Social media has changed the way we communicate. From deepfakes to cancel culture, Assistant Professor of Digital Communication Jerrica Rowlett, Ph.D., breaks down how we’re interfacing in the digital age:
Connection, memefied: “Memes are being used as a form of communication in two big ways. The first is where the only form of communication people have with each other is sending memes; this happens a lot with long-distance friends and is used for relationship maintenance. The second is where people share memes to communicate what they can’t put into their own words, or they don’t want to put into their own words. You see this a lot with what people choose to share on Facebook. Sometimes it’ll be something that resonates with their personal life and experience or the feelings and emotions they have.”
In deepfakes we trust: “We’re seeing a lot more deepfakes (AI-generated images, videos, and audio) emerge, and I’m concerned that people aren’t thinking enough about the possibilities they present. I see deepfakes shared all the time by people wanting to believe them — which is where confirmation bias comes into play. If people see something that confirms their own bias and what they want to believe, they often trust those things and are less likely to fact-check.”
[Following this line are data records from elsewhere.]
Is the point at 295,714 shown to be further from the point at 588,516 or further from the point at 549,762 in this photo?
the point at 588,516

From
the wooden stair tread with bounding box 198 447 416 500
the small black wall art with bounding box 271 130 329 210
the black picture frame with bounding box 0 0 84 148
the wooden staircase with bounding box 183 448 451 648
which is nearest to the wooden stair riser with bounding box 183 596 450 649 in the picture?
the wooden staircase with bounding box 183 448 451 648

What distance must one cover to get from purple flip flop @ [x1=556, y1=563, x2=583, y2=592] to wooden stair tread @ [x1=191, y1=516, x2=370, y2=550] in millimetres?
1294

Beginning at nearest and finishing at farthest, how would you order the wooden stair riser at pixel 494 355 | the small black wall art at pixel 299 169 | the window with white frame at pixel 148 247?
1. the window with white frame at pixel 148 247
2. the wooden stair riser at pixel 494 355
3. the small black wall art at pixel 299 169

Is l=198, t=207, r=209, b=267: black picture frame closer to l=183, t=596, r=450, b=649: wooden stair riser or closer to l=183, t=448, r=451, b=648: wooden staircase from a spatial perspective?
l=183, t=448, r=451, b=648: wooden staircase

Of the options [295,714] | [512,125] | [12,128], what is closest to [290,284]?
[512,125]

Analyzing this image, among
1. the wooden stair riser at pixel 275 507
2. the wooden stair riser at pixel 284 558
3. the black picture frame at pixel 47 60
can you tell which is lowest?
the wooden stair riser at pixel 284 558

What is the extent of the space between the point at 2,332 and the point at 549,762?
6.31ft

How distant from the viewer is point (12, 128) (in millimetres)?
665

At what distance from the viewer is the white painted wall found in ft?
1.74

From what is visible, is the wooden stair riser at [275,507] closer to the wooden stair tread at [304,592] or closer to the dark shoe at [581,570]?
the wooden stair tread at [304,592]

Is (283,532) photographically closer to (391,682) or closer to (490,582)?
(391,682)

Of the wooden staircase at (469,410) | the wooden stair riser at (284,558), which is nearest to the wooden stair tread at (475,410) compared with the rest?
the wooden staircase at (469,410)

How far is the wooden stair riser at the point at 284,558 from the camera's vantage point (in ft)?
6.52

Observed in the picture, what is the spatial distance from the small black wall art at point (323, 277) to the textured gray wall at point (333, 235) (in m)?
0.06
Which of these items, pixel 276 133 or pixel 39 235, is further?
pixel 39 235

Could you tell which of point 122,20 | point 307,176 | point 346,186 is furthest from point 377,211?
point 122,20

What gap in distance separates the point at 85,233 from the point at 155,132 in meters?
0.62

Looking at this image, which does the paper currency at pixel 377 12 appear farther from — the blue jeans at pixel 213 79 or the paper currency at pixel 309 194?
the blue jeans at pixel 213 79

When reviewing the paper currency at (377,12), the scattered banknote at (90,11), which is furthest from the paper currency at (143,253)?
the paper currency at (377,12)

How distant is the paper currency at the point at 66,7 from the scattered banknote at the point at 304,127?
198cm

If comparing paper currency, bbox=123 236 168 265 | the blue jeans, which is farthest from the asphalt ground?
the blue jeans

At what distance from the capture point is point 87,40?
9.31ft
You're blocked: “We live in a pretty black and white culture where you either line up with what I do, or you don’t. Cancel culture comes about when somebody with a large identity — whether that's a celebrity or influencer — does something that makes a large population of people upset, and they decide to 'cancel' them — which often comes in the form of unfollowing and telling other people to do that too. Blocking is a recent and more extreme version of canceling because their content isn’t going to show up on your page and it’s not going to show up to other people. The people who cancel want to cause harm to those who don’t have the same ideological beliefs that they do. For instance, if I’m not giving you views, I’m hurting you financially.”